Logistic Regression
info
In this chapter, you'll learn about:
- Binary Classification with Probabilistic Models: Modeling binary outcomes using probabilities.
- Bernoulli Distribution: Understanding the distribution for binary random variables.
- Logistic Function (Sigmoid Function): Introducing the squashing function to map linear combinations to probabilities.
- Logistic Regression Model: Formulating the logistic regression for binary classification.
- Maximum Likelihood Estimation (MLE): Deriving the loss function for logistic regression.
- Cross-Entropy Loss: Connecting the logistic regression loss to cross-entropy and KL divergence.
- Gradient Computation: Calculating gradients for optimization.
- Convexity and Optimization: Discussing the convex nature of logistic regression and optimization methods.
In previous chapters, we introduced classification problems and explored linear classifiers.
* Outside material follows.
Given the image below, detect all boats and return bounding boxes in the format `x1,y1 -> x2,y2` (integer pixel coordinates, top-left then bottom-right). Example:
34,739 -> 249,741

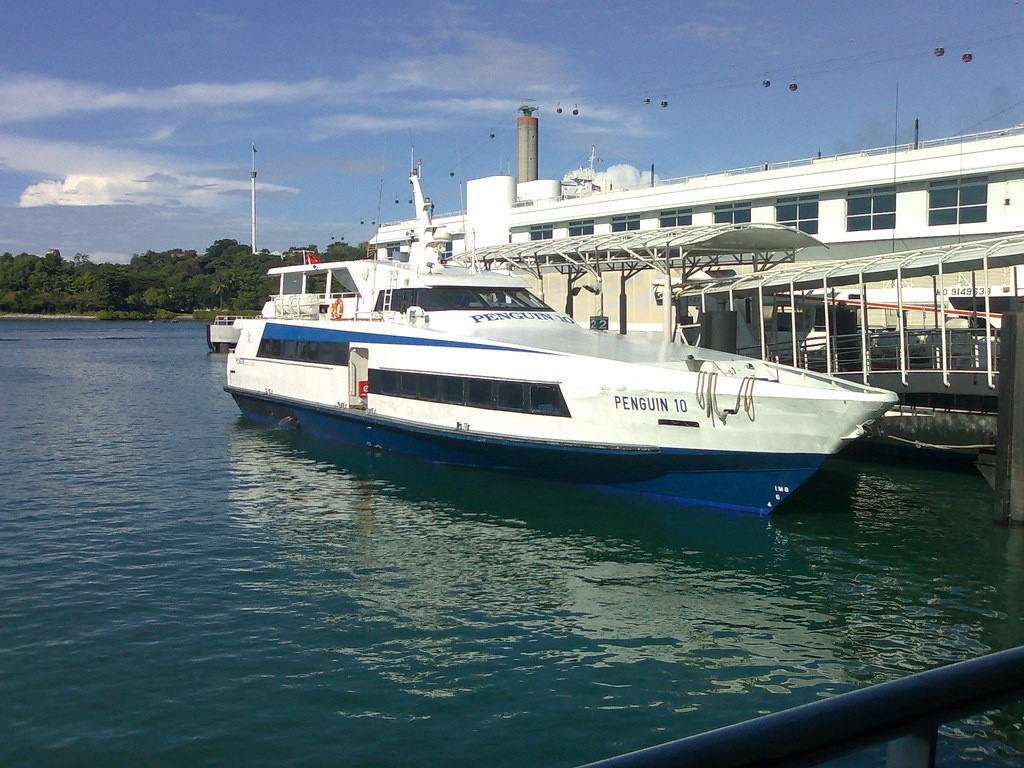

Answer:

We discussed the limitations of using linear regression for classification and the need for models specifically designed for categorical outcomes.
In this chapter, we delve into logistic regression, a fundamental algorithm for binary classification tasks. Logistic regression models the probability that a given input belongs to a particular category, allowing for probabilistic interpretation of predictions. It is widely used due to its simplicity, interpretability, and effectiveness.
Binary Classification and the Bernoulli Distribution
Binary Classification Recap
- Objective: Assign an input to one of two classes, labeled as 0 or 1.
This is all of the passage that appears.